A shoe thumped softly to the carpet, and then he began on the second. “Again?”
“But you see? It’s my dream that Leonora Braham and her understudy take ill one night and it’s announced that they have to cancel the show. I pop up from my seat and declare, ‘The night is saved! I know that part!’ ”
He chuckled. “That’s a nice dream. As long as Miss Braham recovers the next morning, there’s no real harm done. I would pay to see you.”
“I just have to find a way to get to their food.”
He feigned a look of shock. “What sort of woman have I married?”
They held the shared smile for a couple of seconds, and then she shifted her eyes and yawned. “But all the commotion has given me a headache.”
“I’m sorry,” he said. But he was not surprised. Funny how the headaches never prevented her from going out with friends. “Do you need some medicine?”
“I’m sure a good night’s sleep is all.”
“Of course. But I must discuss something important with you first,” he said, setting the other shoe down by its mate.
“Will you unfasten my dress and pearls at the same time?”
“Of course.”
He left the chair and crossed the carpet. She got to her feet and turned her back to him. First he unfastened the clasp to her pearl choker. A small cameo of onyx and ivory dangled from the front. It was a wedding gift from her grandparents that she wore often, while the jade and gold necklace he had given her had not seen the light of day for months.
He never asked about it. Perhaps she did not care for the style. “Aleda’s here.”
“Yes, Ines said so,” Loretta replied.
“Did she say my stepfather needs surgery?”
“No. Oh dear.”
He could see the two of them in the cheval glass as his fingers gave the buttons the same concentration they gave to his work. Just touching her unyielding back brought on an ache that no light banter could heal.
“If he suspects Aleda came for me, he may do something rash. The sooner I leave, the better. I hope tomorrow.”
“Yes, of course,” she said, obviously attempting to hide the relief in her voice. “Leave in the morning. I shall explain everything to Father.”
His fingers briefly stopped. “No. I’ll speak with him.”

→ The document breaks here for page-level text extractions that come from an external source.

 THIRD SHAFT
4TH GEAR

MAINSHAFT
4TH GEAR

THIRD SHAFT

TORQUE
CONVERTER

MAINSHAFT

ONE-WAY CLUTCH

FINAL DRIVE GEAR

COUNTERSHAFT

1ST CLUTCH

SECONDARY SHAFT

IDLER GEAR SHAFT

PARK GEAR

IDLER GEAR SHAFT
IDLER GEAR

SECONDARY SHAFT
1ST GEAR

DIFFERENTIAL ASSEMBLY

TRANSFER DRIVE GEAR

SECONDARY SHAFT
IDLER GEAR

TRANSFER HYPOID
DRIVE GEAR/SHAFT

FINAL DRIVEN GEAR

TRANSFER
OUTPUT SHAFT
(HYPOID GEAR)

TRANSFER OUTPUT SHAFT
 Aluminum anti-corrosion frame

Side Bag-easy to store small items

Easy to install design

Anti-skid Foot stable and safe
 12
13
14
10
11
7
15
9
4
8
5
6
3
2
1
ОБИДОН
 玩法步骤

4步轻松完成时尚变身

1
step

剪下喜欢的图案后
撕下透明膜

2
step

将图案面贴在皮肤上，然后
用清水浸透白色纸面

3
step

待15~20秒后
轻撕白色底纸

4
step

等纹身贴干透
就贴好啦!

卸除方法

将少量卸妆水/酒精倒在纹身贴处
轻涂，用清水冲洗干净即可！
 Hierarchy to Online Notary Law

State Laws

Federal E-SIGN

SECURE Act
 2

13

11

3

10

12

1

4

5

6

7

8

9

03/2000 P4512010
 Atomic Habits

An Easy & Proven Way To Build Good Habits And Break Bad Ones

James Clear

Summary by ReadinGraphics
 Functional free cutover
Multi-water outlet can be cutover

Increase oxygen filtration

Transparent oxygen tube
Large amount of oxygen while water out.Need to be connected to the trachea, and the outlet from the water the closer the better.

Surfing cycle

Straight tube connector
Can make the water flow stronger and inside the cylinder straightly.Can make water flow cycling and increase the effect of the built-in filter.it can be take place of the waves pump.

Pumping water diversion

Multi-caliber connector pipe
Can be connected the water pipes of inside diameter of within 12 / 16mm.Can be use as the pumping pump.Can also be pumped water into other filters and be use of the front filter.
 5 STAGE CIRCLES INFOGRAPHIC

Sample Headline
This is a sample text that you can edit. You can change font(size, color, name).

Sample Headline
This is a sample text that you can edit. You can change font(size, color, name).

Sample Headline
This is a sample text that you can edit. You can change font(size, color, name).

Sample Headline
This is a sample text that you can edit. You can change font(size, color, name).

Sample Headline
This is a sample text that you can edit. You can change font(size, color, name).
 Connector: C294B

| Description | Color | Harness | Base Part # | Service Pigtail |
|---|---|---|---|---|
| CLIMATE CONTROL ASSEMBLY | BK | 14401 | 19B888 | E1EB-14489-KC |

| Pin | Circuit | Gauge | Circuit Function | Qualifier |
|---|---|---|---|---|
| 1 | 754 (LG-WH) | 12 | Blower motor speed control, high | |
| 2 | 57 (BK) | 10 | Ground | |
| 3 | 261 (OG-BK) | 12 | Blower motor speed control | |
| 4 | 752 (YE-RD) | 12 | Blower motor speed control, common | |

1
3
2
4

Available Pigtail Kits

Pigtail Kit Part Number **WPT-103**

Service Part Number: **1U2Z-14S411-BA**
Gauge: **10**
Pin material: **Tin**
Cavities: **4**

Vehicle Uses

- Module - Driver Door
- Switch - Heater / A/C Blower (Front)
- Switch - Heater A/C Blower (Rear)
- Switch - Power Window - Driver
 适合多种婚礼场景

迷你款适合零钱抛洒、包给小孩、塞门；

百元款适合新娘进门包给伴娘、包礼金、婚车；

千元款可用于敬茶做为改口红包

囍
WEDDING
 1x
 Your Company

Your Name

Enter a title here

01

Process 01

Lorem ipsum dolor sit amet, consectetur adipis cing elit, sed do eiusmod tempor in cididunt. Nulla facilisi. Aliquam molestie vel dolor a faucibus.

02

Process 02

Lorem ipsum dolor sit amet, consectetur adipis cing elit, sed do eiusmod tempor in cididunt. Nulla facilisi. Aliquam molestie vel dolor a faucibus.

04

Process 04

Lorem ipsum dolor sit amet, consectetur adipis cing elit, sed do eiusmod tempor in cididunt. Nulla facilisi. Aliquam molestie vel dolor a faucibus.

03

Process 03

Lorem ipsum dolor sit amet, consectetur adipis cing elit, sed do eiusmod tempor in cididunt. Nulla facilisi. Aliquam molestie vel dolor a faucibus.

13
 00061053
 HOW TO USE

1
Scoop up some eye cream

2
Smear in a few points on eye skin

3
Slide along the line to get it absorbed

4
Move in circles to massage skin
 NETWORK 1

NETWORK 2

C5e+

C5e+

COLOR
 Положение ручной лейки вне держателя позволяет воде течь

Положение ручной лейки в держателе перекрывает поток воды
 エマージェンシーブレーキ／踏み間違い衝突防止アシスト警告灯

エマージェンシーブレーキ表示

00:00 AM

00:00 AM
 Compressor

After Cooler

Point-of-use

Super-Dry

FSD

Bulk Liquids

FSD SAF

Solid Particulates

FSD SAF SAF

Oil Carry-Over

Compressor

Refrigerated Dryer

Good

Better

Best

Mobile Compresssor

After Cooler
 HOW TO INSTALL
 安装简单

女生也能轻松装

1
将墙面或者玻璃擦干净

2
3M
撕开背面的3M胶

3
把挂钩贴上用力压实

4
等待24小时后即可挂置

“But he never refuses me anything.”
“I’ll speak with him,” he repeated. A pause, while he unfastened another button. “And I hope you’ll come with me.”
“To see Father?”
He could not hold back a sigh. “To Gresham. It would mean a lot to my family. To me. Please.”
Loretta turned, even though only half the buttons were unfastened. “How long do you intend to stay?”
“Three weeks, at least. I want to make certain he’s healing before I return.”
“I can’t possibly. We committed ourselves to the croquet party at the Allens’ on Saturday next. They have been so kind to us, sending flowers when I had that sore throat.”
“They would understand.”
“And I promised to call on Mrs. Dutton, Vera’s aunt. She becomes quite disheartened when the family’s in the country. And there is—”
He shook his head. “Never mind, Loretta. I’ll go alone.”
Feebly she said, “If I only had more notice . . .”
“Well, sickness is like that. Turn around, please.”
They stood in stilted silence while he finished unfastening the dress. He then scooped his slippers from beneath his side of the bed and took a folded nightshirt from his chest of drawers.
“I’ll sleep in the drawing room.”
“You don’t have to do that, Philip,” she said, but not forcefully.
“It’s better for your headache.” He turned at the door. “By the way . . . gallstones.”
She stared at him. “I beg your pardon?”
“That’s why my stepfather requires surgery. You didn’t ask, so I wanted to spare you from wondering later.”